Summary

This is a demo project in an effort to demonstrate the following basic ideas of the Microservice Architecture:

  1. Central API management
  2. Central Error Handling
  3. Batch management of components
  4. Aggregating results of multiple components using the Edge Server design pattern.
  5. Testing microservices and API mocking.

1. Central API management

Relevant code can be found in the api module, classpath:se.magnus.api.

By defining our URL mappings in interfaces, we can have the corresponding controllers implement these interfaces where they automatically get the URL mappings of our API. For example, se.magnus.microservices.core.product.ProductServiceImpl is a RestController that implements the se.magnus.api.product.ProductService interface.

2. Central Error Handling

API implementations use the exceptions in the util module to signal errors. They will be reported back to the REST client as HTTPS status codes indicating what went wrong.

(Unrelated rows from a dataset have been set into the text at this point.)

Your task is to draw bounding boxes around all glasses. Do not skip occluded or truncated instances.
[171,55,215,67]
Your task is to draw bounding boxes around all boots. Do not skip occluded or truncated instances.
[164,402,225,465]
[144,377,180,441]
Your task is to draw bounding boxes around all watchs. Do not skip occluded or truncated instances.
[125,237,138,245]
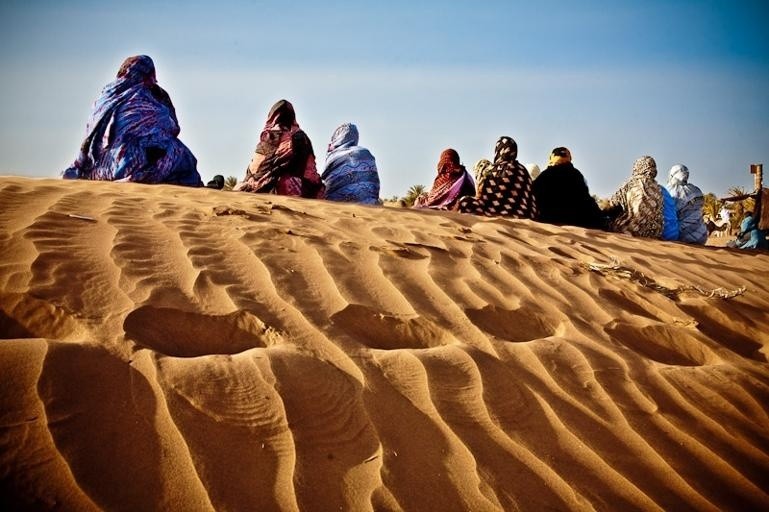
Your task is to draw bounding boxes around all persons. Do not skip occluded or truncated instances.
[734,211,765,249]
[660,184,679,241]
[240,100,326,199]
[532,147,607,231]
[411,149,476,211]
[455,136,539,221]
[321,122,380,206]
[602,156,664,238]
[59,55,203,185]
[667,164,707,245]
[528,164,541,181]
[473,158,493,184]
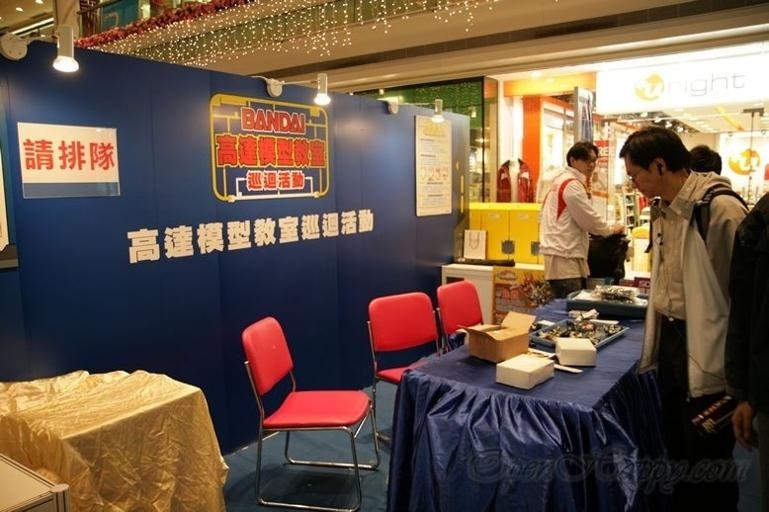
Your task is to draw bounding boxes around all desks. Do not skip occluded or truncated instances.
[387,297,661,512]
[0,453,70,511]
[0,367,230,512]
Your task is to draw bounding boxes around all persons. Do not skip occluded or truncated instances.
[539,140,628,302]
[686,145,722,174]
[618,127,753,512]
[726,190,768,510]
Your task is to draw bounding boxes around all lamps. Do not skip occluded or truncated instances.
[389,99,444,124]
[2,25,79,72]
[266,73,331,105]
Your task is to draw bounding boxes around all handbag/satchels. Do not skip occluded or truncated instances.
[585,229,627,278]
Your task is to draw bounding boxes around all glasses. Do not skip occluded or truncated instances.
[624,167,644,181]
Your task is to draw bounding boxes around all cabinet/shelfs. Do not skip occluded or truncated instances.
[470,202,547,265]
[624,192,637,232]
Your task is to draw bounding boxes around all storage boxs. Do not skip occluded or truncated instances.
[457,310,536,364]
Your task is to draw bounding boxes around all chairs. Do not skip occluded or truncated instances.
[240,316,381,511]
[367,292,439,445]
[436,281,483,352]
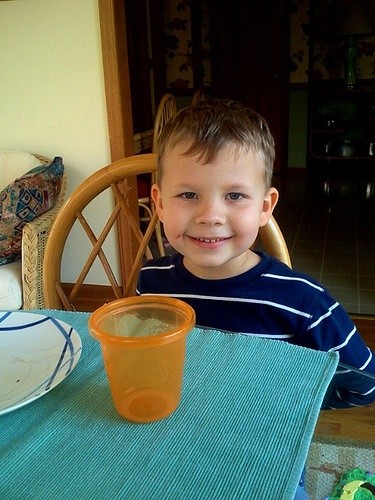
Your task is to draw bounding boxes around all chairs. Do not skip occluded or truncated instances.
[137,94,178,220]
[0,150,68,310]
[46,152,292,311]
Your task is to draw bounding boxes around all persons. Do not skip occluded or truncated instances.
[134,95,375,411]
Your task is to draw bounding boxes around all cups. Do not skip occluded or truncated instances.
[87,295,196,422]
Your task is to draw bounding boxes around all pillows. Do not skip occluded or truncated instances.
[0,156,65,268]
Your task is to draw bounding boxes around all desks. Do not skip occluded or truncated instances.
[0,311,339,500]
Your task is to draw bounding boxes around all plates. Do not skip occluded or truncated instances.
[0,311,83,415]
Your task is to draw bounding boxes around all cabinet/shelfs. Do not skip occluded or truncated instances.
[308,32,375,207]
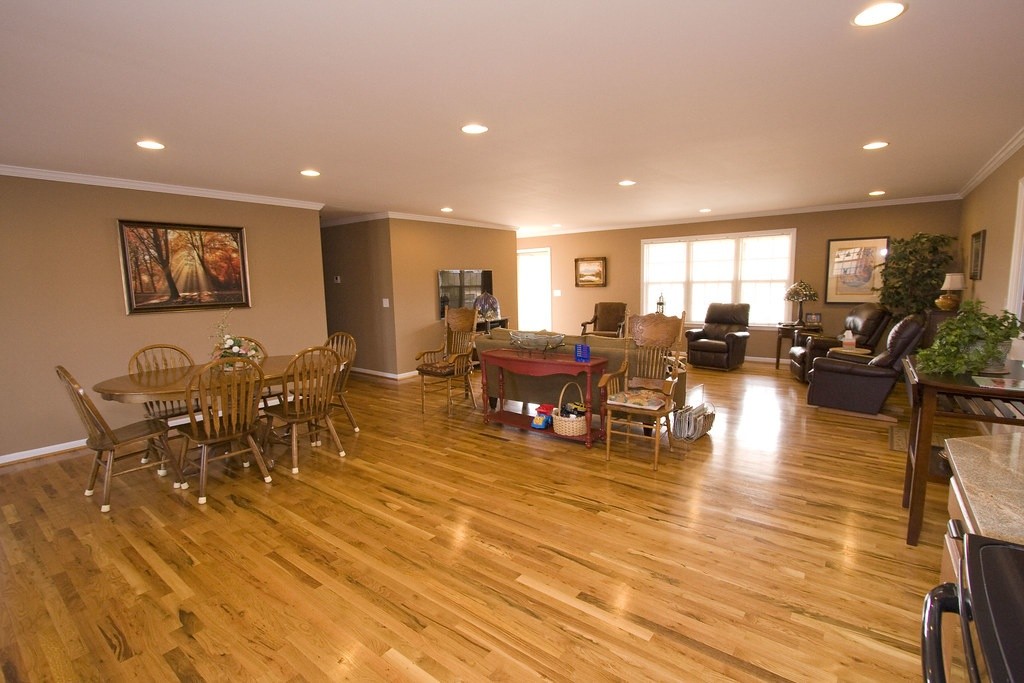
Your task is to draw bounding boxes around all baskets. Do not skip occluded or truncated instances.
[551,382,587,436]
[211,336,268,379]
[510,330,565,350]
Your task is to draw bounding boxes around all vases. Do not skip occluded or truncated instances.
[805,313,821,323]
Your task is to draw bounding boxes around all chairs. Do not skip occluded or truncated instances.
[54,364,189,512]
[580,301,627,337]
[599,310,686,473]
[787,302,928,414]
[684,303,750,372]
[129,332,361,505]
[414,304,480,417]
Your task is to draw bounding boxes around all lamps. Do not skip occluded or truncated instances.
[783,279,820,326]
[939,272,966,294]
[474,291,501,333]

Note that Spring itself returns the HTTP status code 400 ( BAD_REQUEST) when it detects an invalid request, for example, if the request contains a non-numeric productId (productId is specified as an integer in the API declaration).

3. Batch management of components

Note: From a DevOps (You build it, you run it) perspective, a multi-project setup might not be preferred. Instead, setting up a separate build pipeline for each microservice project would probably be preferred. However, for the purposes of demonstration, we will use the multi-project setup to make it easier to build and deploy the whole system landscape with a single command.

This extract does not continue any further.